(Excerpts from spatial question data)
____________________
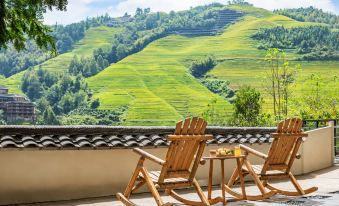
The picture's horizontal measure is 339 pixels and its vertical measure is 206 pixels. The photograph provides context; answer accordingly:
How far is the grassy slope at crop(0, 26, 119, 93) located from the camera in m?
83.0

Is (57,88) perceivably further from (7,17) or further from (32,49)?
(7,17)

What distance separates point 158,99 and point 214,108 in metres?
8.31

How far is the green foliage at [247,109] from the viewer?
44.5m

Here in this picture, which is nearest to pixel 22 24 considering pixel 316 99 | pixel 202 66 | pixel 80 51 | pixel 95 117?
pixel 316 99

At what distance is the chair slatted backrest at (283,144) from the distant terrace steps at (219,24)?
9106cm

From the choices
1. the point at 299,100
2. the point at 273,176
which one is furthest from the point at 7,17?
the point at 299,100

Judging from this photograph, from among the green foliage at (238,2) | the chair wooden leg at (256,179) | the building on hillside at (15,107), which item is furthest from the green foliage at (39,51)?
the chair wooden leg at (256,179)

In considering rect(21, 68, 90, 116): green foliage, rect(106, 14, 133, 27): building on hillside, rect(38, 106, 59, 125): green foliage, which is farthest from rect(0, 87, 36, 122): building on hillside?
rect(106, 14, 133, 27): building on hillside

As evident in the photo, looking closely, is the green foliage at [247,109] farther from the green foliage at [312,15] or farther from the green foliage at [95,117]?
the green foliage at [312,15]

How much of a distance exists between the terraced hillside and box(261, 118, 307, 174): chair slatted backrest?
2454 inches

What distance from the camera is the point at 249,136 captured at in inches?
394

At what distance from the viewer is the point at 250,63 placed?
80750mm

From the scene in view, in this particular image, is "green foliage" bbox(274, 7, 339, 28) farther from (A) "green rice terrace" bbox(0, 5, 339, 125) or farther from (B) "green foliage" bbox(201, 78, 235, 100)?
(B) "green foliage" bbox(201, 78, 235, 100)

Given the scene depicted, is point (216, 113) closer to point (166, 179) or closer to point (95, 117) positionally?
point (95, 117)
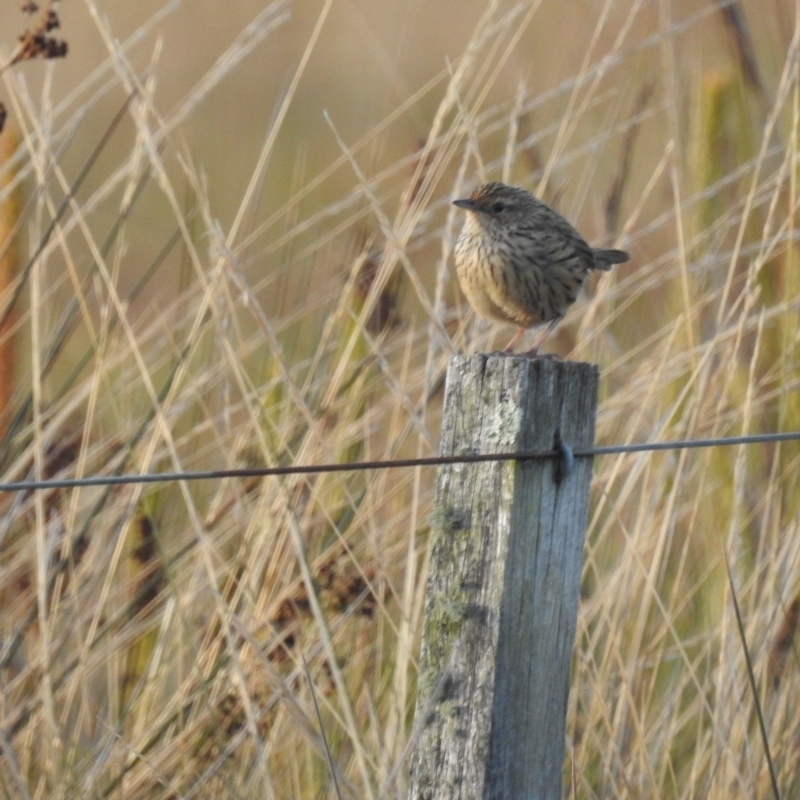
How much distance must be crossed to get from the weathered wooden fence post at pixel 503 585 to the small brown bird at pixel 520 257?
____________________
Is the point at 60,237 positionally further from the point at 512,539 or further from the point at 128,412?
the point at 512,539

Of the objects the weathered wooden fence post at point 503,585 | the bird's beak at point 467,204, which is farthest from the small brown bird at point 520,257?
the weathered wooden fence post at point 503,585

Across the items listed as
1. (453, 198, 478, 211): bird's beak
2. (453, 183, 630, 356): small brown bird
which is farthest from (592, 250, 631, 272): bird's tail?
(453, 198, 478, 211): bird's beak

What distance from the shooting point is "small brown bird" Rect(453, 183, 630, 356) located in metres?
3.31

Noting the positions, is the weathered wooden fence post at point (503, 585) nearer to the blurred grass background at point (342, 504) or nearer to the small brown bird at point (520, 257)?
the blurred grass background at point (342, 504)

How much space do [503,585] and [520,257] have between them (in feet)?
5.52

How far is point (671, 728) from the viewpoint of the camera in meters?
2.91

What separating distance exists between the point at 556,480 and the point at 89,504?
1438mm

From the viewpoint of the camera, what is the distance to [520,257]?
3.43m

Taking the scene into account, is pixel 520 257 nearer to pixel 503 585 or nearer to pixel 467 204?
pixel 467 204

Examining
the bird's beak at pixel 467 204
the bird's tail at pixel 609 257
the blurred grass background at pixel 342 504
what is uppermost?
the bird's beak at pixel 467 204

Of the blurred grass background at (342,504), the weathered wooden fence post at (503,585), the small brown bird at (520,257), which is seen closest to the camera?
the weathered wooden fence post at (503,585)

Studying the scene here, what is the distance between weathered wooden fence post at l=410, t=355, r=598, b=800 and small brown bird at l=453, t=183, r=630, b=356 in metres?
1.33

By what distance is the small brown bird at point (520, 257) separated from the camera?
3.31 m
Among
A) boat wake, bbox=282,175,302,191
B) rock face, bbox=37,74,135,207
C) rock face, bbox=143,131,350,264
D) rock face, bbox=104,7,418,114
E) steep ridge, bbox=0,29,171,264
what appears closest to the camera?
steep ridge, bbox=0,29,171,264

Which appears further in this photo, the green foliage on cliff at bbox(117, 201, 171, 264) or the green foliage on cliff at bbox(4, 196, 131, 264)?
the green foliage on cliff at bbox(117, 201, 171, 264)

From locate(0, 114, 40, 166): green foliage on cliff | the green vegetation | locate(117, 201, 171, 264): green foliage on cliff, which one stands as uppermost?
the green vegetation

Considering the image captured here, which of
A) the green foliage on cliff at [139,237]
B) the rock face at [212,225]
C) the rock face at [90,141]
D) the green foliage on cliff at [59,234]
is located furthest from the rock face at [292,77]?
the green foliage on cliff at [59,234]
____________________
Task details: Please report how many lines of the data above contain the string "face", treating uppercase and lowercase as different, and give only that number.

Output for this exercise: 6